Therapeutic monoclonal antibodies (mAbs) are among the most transformative medicines of the past three decades, used to treat autoimmune diseases, cancer, and other serious conditions. Yet a fundamental limitation constrains their effectiveness:the tendency of the immune system to recognise and attack a therapeutic antibody as foreign, producing anti-drug antibodies (ADAs) that neutralise the treatment and, in severe cases, endanger patients. This represents an enormous unmet clinical need and for rheumatoid arthritis alone, this affects an estimated 3 million patients in the EU with a burden from lost working days estimated at €25.1 billion annually.

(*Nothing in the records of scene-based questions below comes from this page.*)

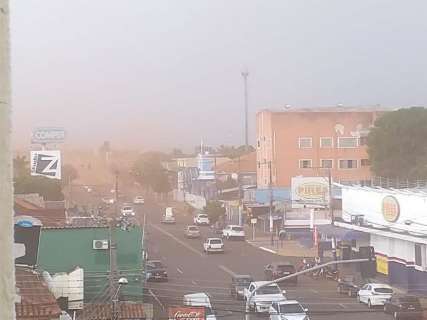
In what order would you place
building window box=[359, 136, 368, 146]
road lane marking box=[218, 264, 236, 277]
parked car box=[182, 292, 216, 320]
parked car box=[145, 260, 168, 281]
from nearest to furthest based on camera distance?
parked car box=[182, 292, 216, 320] < parked car box=[145, 260, 168, 281] < road lane marking box=[218, 264, 236, 277] < building window box=[359, 136, 368, 146]

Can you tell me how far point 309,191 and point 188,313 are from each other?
1377cm

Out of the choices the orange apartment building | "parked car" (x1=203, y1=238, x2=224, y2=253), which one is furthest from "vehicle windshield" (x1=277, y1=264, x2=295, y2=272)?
the orange apartment building

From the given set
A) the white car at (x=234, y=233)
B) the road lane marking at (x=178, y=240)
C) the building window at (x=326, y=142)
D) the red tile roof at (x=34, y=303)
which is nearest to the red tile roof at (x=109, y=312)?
the red tile roof at (x=34, y=303)

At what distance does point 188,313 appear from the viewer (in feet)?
23.6

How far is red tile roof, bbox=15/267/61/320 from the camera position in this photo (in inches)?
183

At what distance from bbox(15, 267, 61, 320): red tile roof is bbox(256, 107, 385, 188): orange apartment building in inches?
760

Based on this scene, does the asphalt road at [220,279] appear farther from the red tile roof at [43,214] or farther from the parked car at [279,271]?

GlycoBoost is a 30-month EIC Transition project that directly addresses this challenge. The project advances kyron.bio's (KB) proprietary glycoengineering platform toward industrial readiness (TRL6), in partnership with Genos (GNS), a world-leading glycoanalytics institute based in Croatia. The project builds on results from the H2020 SYSCID project, during which GNS pioneered the use of mass spectrometry to elucidate the effects of biologic therapy on antibody glycosylation in chronic inflammatory diseases.

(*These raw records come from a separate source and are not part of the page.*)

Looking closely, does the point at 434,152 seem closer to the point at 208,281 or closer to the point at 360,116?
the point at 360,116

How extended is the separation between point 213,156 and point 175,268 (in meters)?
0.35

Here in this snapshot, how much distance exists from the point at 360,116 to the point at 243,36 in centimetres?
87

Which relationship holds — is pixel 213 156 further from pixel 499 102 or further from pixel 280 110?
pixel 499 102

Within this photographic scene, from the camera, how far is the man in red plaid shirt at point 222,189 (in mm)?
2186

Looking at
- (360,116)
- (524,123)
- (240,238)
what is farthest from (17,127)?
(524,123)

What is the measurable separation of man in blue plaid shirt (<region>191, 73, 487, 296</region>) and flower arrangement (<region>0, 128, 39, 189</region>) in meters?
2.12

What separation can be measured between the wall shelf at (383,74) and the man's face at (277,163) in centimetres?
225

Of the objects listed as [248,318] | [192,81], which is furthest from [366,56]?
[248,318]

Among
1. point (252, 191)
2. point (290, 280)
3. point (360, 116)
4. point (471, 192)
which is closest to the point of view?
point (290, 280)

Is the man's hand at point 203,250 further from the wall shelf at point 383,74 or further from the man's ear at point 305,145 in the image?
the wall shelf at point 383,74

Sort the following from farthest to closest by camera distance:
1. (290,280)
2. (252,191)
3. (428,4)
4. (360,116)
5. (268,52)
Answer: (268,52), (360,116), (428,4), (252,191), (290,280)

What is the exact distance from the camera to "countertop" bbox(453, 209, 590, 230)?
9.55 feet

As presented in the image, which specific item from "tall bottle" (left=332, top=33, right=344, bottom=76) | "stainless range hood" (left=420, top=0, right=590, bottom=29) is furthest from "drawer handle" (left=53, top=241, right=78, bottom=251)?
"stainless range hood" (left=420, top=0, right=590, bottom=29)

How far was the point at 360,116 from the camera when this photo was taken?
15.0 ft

Glycosylation is one of the most functionally significant post-translational protein modifications. KB has developed a breakthrough cell-based engineering approach that gives full precision control over the complete N-glycan profile of a therapeutic antibody during manufacturing. Critically, KB has demonstrated that strategically placed N-glycans can prevent unwanted immune recognition — a novel approach to the immunogenicity problem that has not previously explored in drug design. No existing commercial platform offers this level of N-glycan programmability.
GlycoBoost's core objectives are to: (1) develop regulatory-grade glycoprofiling methods covering both antibody regions (Fab and Fc) with industry-standard precision; (2) demonstrate in vivo efficacy, pharmacokinetics, and safety of the lead glycoengineered anti-TNFα therapeutic; (3) generate high-producing glycoengineered CHO-S cell lines and demonstrate industrial scalability; (4) conduct PoC studies on client antibodies; and (5) secure seed investment, expand the IP portfolio, and establish first commercial partnerships.